Ilustrasi Pasukan Myanmar berjaga di Rakhine/ AP

MYANMAR – Pemblokiran akses internet besar-besaran di Rakhine, yang sudah memasuki minggu kelima pada Senin (22/7/2019) dikeluhkan warga.

Warga meminta pemerintah untuk menghentikan penutupan akses informasi ini.  “Ini seperti pemadaman informasi,”ungkap  Saw Oo dari kota Mrauk-U, kepada AFP.

Ia menambahkan bahwa orang-orang tidak dapat berbagi informasi detil mengenai kondisi cuaca selama musim hujan.
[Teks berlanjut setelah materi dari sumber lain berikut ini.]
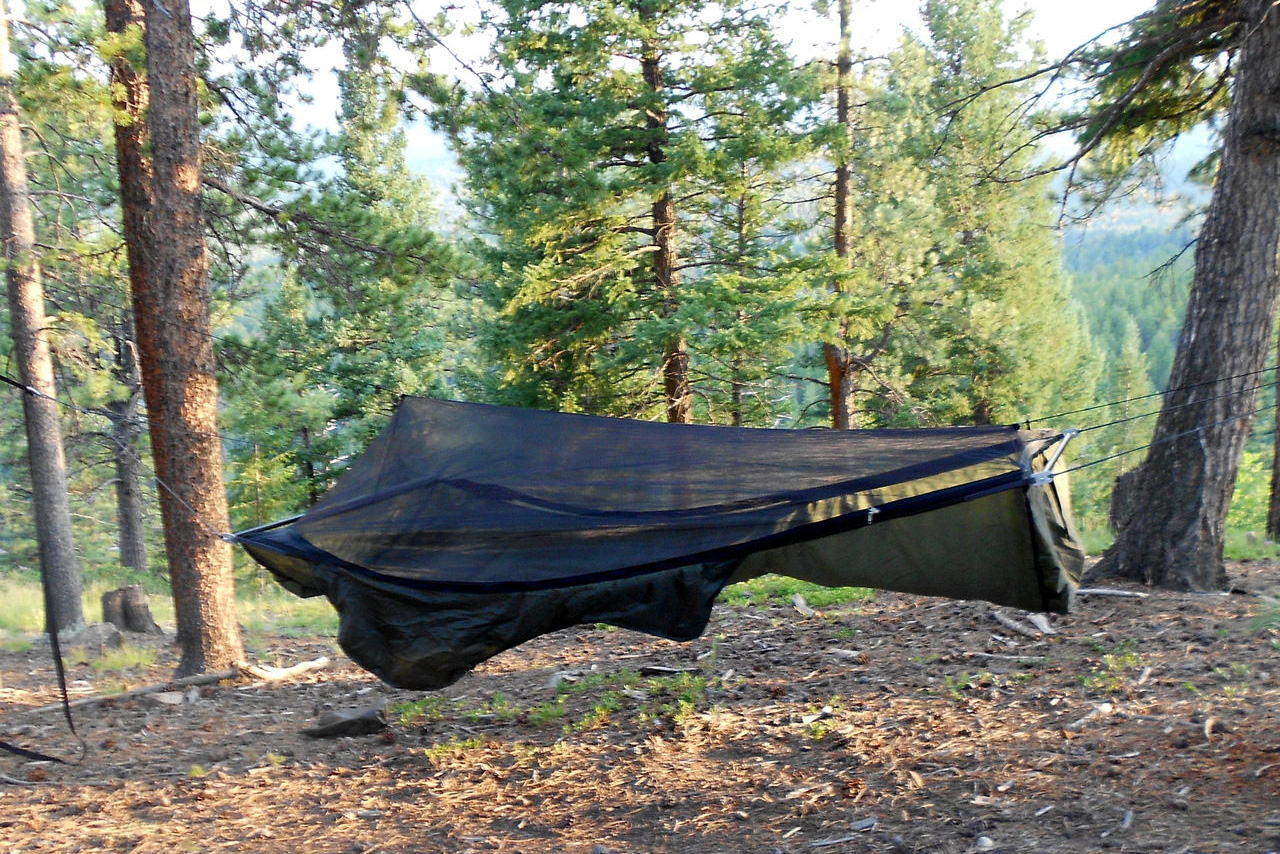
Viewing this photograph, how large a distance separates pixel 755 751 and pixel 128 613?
16.3ft

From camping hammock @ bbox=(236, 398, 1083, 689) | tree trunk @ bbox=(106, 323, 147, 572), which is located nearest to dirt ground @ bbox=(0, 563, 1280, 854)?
camping hammock @ bbox=(236, 398, 1083, 689)

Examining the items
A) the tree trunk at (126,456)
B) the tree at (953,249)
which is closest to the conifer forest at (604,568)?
the tree trunk at (126,456)

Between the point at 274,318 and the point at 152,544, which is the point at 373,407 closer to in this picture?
the point at 274,318

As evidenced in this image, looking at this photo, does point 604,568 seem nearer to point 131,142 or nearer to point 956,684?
point 956,684

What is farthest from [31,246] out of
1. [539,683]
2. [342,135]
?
[539,683]

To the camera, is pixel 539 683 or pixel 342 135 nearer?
pixel 539 683

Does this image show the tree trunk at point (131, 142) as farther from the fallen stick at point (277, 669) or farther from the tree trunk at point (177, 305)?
the fallen stick at point (277, 669)

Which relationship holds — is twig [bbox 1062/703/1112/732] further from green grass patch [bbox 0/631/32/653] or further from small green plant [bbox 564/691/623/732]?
green grass patch [bbox 0/631/32/653]

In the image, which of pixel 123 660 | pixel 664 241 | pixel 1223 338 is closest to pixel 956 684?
pixel 1223 338

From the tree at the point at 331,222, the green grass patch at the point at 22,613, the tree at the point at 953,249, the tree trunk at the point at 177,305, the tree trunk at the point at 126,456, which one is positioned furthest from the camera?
the tree at the point at 953,249

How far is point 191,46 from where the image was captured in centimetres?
457

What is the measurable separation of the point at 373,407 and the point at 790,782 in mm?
12022

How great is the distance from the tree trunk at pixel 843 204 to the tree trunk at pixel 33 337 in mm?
7208

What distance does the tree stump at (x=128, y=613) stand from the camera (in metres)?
6.38
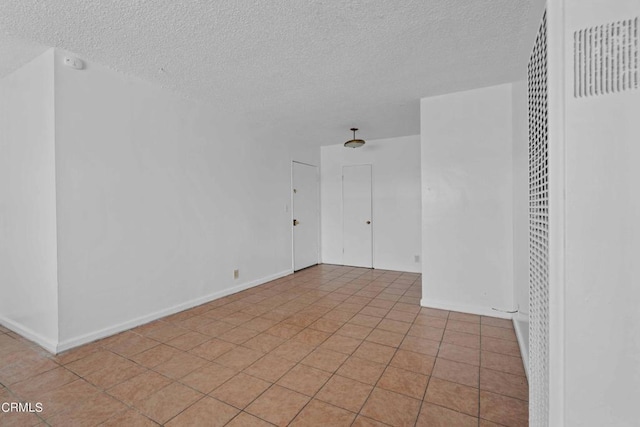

Sementara penduduk kota Maungdaw, Hla Hla, menyatakan bahwa penggunaan kartu sim dari negara tetangga Bangladesh berisiko dan dapat berujung pada penangkapan.

“Kami benar-benar takut tertangkap,” katanya.

Organisasi nirlaba Fortify Rights menyatakan penutupan akses internet ini adalah salah satu yang terlama di dunia dan telah berdampak pada kira-kira 1 juta warga.

“Meskipun dimaksudkan untuk menarget para militan, ini sangat tidak proporsional,” kata organisasi itu dalam pernyataan.

Namun Myo Swe, direktur jendral departemen pos dan telekomunikasi Myanmar, membela penutupan ini atas nama “kepentingan publik.” “Kami belum tahu kapan (akses internet) akan dibuka lagi,” katanya.

Dalam beberapa bulan terakhir ini, militer telah mengucilkan seluruh desa dalam upayanya menumpas habis anggota AA dan para simpatisannya. Militer mengkonfirmasi telah menembak mati enam tahanan di Rakhine pada akhir April, menyatakan bahwa anggotanya bertindak untuk membela diri.

Tahun 2017, serangan brutal militer terjadi di Rakhine yang  menyebabkan lebih dari 740.000 Muslim Rohingya melarikan diri ke Bangladesh.